Por Carlos Eduardo Alves, jornalista, para o Bem Blogado –
Não é novidade, mas ganha corpo a articulação que tenta viabilizar a candidatura de Guilherme Boulos à Presidência da República em 2018, provavelmente em frente encabeçada pelo PSOL e aglutinando dissidentes de partidos de esquerda, incluindo-se aí uma parcela de por enquanto petistas ou ex-petistas. Para manter-se no terreno da correção, é necessário deixar claro que o próprio Boulos até agora em nenhum momento confirmou a pretensão, mas é evidente que a hipótese está colocada.
Óbvio que a ideia nasce, embora não unicamente, pela possibilidade real de a Justiça impedir a candidatura de Luiz Inácio Lula da Silva. Candidato fosse, o ex-presidente da República impediria qualquer sonho eleitoral de outras correntes de esquerda. O que importa aqui é discutir legitimidade e objetivos de uma possível candidatura do líder dos sem-teto.

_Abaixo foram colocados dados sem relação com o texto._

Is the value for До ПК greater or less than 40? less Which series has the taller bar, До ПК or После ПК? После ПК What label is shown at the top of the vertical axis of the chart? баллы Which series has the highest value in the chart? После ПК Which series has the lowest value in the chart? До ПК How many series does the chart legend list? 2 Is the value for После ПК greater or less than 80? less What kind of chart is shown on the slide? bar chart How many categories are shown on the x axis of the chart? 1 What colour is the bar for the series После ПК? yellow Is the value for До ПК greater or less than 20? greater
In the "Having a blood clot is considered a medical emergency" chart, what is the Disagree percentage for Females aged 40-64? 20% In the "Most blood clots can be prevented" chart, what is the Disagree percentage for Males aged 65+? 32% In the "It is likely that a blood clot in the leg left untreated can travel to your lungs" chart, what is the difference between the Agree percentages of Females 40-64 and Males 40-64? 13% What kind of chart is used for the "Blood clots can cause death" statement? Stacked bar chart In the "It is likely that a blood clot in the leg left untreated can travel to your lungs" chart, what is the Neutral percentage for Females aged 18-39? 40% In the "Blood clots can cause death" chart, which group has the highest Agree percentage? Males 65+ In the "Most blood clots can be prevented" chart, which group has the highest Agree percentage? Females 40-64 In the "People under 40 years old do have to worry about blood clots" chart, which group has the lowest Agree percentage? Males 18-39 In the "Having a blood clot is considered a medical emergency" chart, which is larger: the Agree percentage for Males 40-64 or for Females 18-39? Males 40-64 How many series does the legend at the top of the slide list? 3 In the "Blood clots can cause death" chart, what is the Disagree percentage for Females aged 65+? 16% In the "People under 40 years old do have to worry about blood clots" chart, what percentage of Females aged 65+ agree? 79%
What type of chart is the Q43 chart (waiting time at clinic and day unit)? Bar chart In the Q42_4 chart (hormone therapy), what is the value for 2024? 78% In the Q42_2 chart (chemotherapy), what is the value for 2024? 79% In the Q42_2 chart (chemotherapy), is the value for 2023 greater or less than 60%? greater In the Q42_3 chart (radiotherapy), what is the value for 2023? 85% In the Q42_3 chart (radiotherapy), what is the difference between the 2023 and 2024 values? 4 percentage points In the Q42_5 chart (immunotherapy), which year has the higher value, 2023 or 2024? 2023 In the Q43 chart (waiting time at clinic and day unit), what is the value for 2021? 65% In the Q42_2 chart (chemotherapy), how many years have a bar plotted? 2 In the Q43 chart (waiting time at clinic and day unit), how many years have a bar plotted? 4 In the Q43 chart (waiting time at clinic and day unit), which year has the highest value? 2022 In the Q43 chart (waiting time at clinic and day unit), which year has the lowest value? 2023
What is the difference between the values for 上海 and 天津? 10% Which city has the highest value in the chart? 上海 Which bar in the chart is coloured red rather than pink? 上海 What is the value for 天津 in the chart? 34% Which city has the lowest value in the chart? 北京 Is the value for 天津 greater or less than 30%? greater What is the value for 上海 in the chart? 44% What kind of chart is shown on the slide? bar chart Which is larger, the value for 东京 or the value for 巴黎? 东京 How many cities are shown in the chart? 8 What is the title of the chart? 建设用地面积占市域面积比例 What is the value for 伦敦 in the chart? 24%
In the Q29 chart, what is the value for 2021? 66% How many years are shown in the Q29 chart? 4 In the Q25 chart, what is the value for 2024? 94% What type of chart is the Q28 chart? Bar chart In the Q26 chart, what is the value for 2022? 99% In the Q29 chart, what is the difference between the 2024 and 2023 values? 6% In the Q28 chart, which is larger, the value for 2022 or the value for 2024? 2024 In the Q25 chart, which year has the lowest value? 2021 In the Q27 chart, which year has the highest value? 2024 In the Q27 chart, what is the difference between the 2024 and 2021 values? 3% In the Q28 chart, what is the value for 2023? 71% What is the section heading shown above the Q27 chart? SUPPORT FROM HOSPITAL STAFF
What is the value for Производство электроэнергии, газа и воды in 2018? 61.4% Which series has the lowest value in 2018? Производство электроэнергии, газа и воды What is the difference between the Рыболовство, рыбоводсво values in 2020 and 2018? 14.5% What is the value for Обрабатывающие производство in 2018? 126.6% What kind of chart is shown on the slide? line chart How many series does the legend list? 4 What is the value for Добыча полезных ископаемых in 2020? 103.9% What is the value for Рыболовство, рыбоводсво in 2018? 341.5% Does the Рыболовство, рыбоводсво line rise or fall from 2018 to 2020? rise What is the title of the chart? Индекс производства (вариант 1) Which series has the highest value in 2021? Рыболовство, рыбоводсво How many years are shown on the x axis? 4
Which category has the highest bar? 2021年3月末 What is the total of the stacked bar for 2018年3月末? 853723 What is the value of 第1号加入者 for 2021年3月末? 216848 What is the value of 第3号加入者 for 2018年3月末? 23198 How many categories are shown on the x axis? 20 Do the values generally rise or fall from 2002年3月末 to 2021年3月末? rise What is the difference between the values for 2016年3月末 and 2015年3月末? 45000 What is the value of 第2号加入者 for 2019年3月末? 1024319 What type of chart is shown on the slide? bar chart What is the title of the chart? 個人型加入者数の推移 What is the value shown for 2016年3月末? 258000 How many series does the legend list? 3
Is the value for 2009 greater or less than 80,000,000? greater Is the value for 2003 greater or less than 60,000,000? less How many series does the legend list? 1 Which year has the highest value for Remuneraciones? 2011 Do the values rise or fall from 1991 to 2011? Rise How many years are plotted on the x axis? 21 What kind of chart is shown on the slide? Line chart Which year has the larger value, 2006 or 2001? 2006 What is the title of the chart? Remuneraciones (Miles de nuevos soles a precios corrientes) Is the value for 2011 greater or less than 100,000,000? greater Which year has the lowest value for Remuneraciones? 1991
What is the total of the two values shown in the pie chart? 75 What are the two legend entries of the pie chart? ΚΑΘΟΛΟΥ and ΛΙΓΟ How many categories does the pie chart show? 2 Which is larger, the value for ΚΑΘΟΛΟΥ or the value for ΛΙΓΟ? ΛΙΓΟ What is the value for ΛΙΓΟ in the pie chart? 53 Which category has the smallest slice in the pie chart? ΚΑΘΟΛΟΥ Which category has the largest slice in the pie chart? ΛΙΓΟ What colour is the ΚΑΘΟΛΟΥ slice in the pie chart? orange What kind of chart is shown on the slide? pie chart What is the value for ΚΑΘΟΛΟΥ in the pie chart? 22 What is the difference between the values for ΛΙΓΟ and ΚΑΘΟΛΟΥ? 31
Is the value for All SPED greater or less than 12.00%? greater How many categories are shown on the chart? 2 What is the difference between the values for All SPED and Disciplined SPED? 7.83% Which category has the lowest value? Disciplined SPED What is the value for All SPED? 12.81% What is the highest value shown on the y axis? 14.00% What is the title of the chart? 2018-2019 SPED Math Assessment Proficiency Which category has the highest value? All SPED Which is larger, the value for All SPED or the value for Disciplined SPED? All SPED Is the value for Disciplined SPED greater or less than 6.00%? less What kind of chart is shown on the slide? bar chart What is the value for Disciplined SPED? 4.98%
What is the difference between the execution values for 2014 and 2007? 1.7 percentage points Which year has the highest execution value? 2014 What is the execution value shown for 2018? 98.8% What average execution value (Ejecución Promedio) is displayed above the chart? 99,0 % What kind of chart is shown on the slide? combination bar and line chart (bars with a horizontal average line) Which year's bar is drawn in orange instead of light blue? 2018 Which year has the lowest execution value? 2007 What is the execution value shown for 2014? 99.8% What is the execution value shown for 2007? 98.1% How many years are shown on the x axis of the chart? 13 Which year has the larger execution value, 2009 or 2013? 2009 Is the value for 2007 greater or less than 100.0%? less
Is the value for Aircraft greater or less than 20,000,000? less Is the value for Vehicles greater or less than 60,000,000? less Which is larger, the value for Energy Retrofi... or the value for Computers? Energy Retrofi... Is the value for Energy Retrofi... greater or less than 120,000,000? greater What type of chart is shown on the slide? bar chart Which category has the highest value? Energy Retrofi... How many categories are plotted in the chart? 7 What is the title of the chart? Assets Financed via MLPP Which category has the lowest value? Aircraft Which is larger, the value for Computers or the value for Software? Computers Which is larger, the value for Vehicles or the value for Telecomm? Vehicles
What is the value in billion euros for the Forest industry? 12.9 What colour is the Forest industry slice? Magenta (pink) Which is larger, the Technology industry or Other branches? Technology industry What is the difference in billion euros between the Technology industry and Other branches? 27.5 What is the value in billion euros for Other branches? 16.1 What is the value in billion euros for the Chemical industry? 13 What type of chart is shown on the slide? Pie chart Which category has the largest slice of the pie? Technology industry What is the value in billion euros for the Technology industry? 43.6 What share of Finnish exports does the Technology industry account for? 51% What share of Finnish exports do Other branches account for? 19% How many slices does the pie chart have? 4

É absolutamente legítimo que qualquer corrente das esquerdas lance candidaturas. E seria assim mesmo se Lula concorresse. Não existe uma única esquerda no mundo e o Brasil não seria exceção. E Boulos tem indiscutíveis compromissos com o campo popular, mantém-se firme na luta contra a perseguição da Justiça a Lula e combate sem trégua o governo Temer. Ponto.
A partir de agora, entraremos no campo da realidade e das intenções de parte dos que sonham com a candidatura de Boulos.
Existe um claro interesse de setores relevantes dos que reivindicam a tal “nova esquerda” de enterrar politicamente Lula. Acham, de maneira míope, que assim conseguirão herdar uma terra arrasada e a partir daí obter a inserção popular que é, sabemos, quase um monopólio de Lula, mais até do que do PT.
A eventual postulação dos que se reuniriam em torno de Boulos tem que dizer a que vem, se vier de fato. Não vale, por exemplo, chegar com historinha para boi dormir que aponte alguma viabilidade eleitoral nela. Não há. Nenhuma.
Basta lembrar a trajetória e o resultado eleitoral da respeitabilíssima Luiza Erundina no pleito paulistano de 2016. Querida no campo popular, chegou a inspirar um artigo vexatório, viu-se depois de conferidas as urnas, de blogueiro jornalista próximo ao PT que em determinado momento da campanha enxergou na concorrente do PSOL a possibilidade de chegar ao segundo turno. A brava Erundina, sabemos, terminou com os tradicionais 3% da ultra esquerda. Faltou, entre outras coisas, partido para sustentar na rua a biografia digna.
Boulos pode, pelo menos, travar o debate político com a direita troglodita de Bolsonaro ou alguma outra mais tradicional do ramo? Condições intelectuais, sim. Mas não terá a capilaridade e a militância que o petismo/lulismo ainda têm. Quem conhece um pouco de história eleitoral recente sabe que, se absolutamente tudo der certo, mas absolutamente tudo mesmo para a campanha da ultra, o aval não passará de 4% ou 5%. Fora isso, é ensacar fumaça.
Portanto, é claro que uma postulação como a que está sendo ensaiada só tem sentido se for para tentar apresentar ao eleitorado uma opção que quer refundar as bases da tal nova esquerda, até hoje pródiga apenas nas academias. E mesmo aí tem problemas, como o desafio impossível que é superar os obstáculos criados para o surgimento de forças progressistas, a começar pelo criminoso cerco de mídia e de dinheiro. Sem contar um certo paradoxo de setores que não nutrem respeito algum pela via institucional (com certa razão depois do golpe) apostarem fichas naquilo que desprezam.
Cheia de indefinições e insondável em parte, a eventual candidatura Boulos não desobriga, porém, até ao contrário, o PT, como corrente ainda hegemônica nas esquerdas, a tentar construir uma alternativa diante da quase certeza do tapetão contra Lula.
Uma candidatura do PT, qualquer que seja, tem que ser clara. Vai se aliar a setores que governaram com ele e depois o golpearam? A conciliação será o caminho apontado mais uma vez, pois afinal teria sido ela a porta que possibilitou a maior inclusão social da História?
Não, não é fácil a vida das esquerdas. Boulos tem o direito de disputar, se assim o quiser, mas alguns de seus apoiadores devem ser honestos e não esconder que querem, talvez principalmente, aniquilar o PT. E o partido de Lula tem também a obrigação, confirmada ou não a trapaça que tire o ex-presidente da urna, de ser claro na campanha e dizer que o que está no programa será cumprido no governo.